# [Extracted material]
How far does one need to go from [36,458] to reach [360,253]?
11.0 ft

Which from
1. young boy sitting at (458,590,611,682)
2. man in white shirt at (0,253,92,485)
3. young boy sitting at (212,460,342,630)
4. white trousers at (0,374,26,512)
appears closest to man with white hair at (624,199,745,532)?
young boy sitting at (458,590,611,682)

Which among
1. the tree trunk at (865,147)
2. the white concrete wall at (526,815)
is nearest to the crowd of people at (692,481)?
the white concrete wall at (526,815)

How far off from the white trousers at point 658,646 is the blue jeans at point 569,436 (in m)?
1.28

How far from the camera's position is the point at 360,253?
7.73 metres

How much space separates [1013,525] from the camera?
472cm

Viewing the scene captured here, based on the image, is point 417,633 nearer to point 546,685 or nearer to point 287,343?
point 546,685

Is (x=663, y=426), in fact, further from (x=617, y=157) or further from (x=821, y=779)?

# [To do]
Can you rewrite all the rows above with "white trousers" changed to "white pants" and nothing else altered?

# [Response to the exercise]
How far does one need to go from [36,458] to reach [360,253]?
11.0 ft

Which from
1. young boy sitting at (458,590,611,682)
2. man in white shirt at (0,253,92,485)
3. young boy sitting at (212,460,342,630)
4. white pants at (0,374,26,512)
appears closest to man with white hair at (624,199,745,532)?
young boy sitting at (458,590,611,682)

Which among
1. the tree trunk at (865,147)
2. the white concrete wall at (526,815)
is nearest to the crowd of people at (692,481)?
the white concrete wall at (526,815)

How far off from the white pants at point 658,646 is the blue jeans at point 569,436 (in m)?
1.28

How far from the camera's position is the point at 360,253?
7.73 metres

How much space separates [1013,525] from the camera?
472cm

Viewing the scene captured here, based on the image, is point 417,633 nearer to point 546,685 or nearer to point 287,343?
point 546,685

Is (x=663, y=426), in fact, further from (x=617, y=157) or further from (x=821, y=779)?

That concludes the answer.